## Study text:
--- START ---

My ChatGPT Strategy: Why I'm Not Waiting

As a radiologist watching the AI landscape evolve, I'm convinced we're standing at the edge of a complete transformation—not just adding fancy plugins to our workflows, but a fundamental rewrite of how Electronic Health Records (EHRs) and RIS/PACS systems work from their very core. There we not compatible with IA at their backbone!!

In my opinion OpenAI will successfully rewrite the software of healthcare entirely.

The Reality Check: Benefits vs. Barriers

The potential is undeniable. Ten major benefits are already proven: early disease detection, improved accuracy, faster diagnosis, optimized radiation dosing, enhanced image quality, better prioritization, improved reporting, reduced radiation exposure, increased access to care, and higher patient satisfaction. These aren't theoretical—they're happening now in pilot programs worldwide. In Colombia very isolated.

But here's my honest assessment of what's blocking widespread adoption:

The Barriers I See Every Day:

  • Hospital systems moving at glacial speed with budget cycles that span years
  • Legacy RIS/PACS vendors protecting their market share with minimal innovation
  • Regulatory uncertainty creating decision paralysis among administrators
  • Integration nightmares that require expensive IT overhauls
  • The "wait and see" mentality while everyone expects someone else to go first, many doctors are followers not leaders.

The $517 Million Reality

The market data tells an incredible story. AI in radiology is projected to grow from $55.7 million in 2021 to $517.8 million by 2030—that's nearly 10x growth in a decade. This isn't just hype; it's institutional money betting on a complete industry transformation.

--- END ---

## Required tasks:
(a) Please copy the ChatGPT strategy post starting at "My ChatGPT Strategy: Why" and ending at "of healthcare entirely.", swapping "radiologist" for "cardiologist".
(b) Continue the ChatGPT strategy post from its last sentence onward.

## Information shown:
--- START ---

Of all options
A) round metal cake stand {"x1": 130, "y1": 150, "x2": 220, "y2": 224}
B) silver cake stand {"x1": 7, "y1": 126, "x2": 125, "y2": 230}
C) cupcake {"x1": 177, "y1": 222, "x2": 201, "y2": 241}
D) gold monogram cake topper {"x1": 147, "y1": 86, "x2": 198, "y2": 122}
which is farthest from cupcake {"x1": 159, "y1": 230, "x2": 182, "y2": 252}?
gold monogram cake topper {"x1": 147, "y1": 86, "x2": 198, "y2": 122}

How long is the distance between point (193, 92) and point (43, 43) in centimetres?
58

--- END ---
--- START ---

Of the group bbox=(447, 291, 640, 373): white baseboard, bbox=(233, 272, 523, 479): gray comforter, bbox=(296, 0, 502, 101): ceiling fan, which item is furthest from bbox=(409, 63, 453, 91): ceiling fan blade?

--- END ---

## Results:
(a)
My ChatGPT Strategy: Why I'm Not Waiting

As a cardiologist watching the AI landscape evolve, I'm convinced we're standing at the edge of a complete transformation—not just adding fancy plugins to our workflows, but a fundamental rewrite of how Electronic Health Records (EHRs) and RIS/PACS systems work from their very core. There we not compatible with IA at their backbone!!

In my opinion OpenAI will successfully rewrite the software of healthcare entirely.

(b)
What this means for us: the current generation of AI tools are just the appetizer. The main course will be AI-native systems that don't bolt onto existing infrastructure—they replace it entirely.

The Coming Core Transformation

I believe we're heading toward a future where:

  • EHRs become AI-first: Instead of documenting what happened, they'll predict what will happen
  • RIS/PACS evolve into decision engines: Not just storing images, but providing real-time diagnostic insights
  • Reporting becomes conversational: Natural language interfaces that understand context, prior studies, and clinical urgency
  • Workflow orchestrates itself: AI managing case priority, resource allocation, and follow-up scheduling automatically

This isn't about adding AI features to existing systems—it's about rebuilding healthcare IT from the ground up with AI as the foundation.

AI in Radiology: My Perspective on the Coming Revolution

While we wait for this revolution, I'm using ChatGPT as my personal AI resident. Here's why it's perfect for the interim:

Immediate Benefits I Experience:

  • Differential diagnosis brainstorming: "What would you consider for a 45-year-old with these findings?"
  • Report enhancement: Improving clarity and completeness of my dictations
  • Teaching moments: Explaining complex pathophysiology to residents
  • Literature synthesis: Quickly understanding new research and protocols

The Strategic Advantage: When the AI-native systems arrive (and they will), I'll already be fluent in AI interaction patterns. My colleagues who ignored these tools will face a steep learning curve while I'm maximizing efficiency from day one.

The Bottom Line: Adapt or Get Disrupted

The market growth projections aren't just numbers—they represent billions of dollars flowing toward companies that will either enhance our practice or replace significant portions of it. As individual radiologists, we have a choice:

Option 1: Wait for institutions to implement perfect solutions (which may take 5-10 years) Option 2: Start building AI fluency now with available tools like ChatGPT

I'm choosing Option 2. (of course) The radiologists who master AI interaction today will lead the profession tomorrow. Those who wait will be playing catch-up in a fundamentally transformed landscape.

The revolution is coming whether we participate or not. I'd rather help shape it than be shaped by it.

If you opt also for Option 2. Lets beging one pace at a time dont be afraid to merge CT, MRI with bits and bytes.


The AI market doesn't care about our comfort zones—it's growing 28% annually with or without our input. The question isn't whether AI will transform radiology, but whether we'll be ready when it does.